What the exercise asks:
Pull out, unchanged, every line from the one containing "Considering vertical position, is" through the end of the items below.

------------------------------------------------------------

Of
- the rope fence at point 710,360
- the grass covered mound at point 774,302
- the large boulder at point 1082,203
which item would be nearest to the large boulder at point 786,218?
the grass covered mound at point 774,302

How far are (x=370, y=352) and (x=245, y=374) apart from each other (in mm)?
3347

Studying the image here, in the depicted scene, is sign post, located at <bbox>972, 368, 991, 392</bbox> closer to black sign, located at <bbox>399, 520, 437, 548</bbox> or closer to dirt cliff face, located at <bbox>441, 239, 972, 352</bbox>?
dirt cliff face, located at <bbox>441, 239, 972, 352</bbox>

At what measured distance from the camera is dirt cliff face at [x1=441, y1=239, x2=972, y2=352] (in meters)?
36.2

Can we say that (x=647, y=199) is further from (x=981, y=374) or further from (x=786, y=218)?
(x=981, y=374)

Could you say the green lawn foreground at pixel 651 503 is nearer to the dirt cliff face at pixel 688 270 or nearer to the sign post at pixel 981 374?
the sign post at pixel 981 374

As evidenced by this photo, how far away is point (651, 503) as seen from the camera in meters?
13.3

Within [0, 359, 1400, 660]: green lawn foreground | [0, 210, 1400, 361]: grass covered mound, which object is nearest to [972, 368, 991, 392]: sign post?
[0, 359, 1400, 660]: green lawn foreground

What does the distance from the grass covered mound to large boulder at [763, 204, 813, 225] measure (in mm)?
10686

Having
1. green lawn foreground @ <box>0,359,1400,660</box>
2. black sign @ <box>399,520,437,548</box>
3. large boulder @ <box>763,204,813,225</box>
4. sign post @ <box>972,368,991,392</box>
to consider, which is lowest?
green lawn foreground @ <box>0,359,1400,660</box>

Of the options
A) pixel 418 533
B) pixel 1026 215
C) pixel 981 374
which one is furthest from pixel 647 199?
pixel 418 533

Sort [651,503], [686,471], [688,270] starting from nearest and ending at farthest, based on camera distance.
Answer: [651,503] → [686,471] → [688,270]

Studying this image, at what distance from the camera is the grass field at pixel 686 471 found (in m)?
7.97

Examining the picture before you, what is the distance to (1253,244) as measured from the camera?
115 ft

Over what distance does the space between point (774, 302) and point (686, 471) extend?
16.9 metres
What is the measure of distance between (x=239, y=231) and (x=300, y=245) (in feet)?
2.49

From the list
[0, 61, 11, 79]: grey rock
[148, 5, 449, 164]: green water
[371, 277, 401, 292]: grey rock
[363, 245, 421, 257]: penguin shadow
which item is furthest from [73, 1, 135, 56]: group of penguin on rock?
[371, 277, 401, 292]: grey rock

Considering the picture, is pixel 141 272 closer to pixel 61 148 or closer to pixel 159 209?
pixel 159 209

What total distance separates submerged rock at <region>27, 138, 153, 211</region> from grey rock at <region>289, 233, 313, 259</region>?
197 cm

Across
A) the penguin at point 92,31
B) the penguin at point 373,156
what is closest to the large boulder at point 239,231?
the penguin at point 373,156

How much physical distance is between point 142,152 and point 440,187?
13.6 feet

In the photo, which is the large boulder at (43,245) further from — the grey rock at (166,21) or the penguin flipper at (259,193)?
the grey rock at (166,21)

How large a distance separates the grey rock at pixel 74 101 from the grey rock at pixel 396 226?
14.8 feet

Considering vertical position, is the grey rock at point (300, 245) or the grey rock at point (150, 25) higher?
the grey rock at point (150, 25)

------------------------------------------------------------

Answer below:
Considering vertical position, is the grey rock at point (300, 245) or the grey rock at point (150, 25) higher?
the grey rock at point (150, 25)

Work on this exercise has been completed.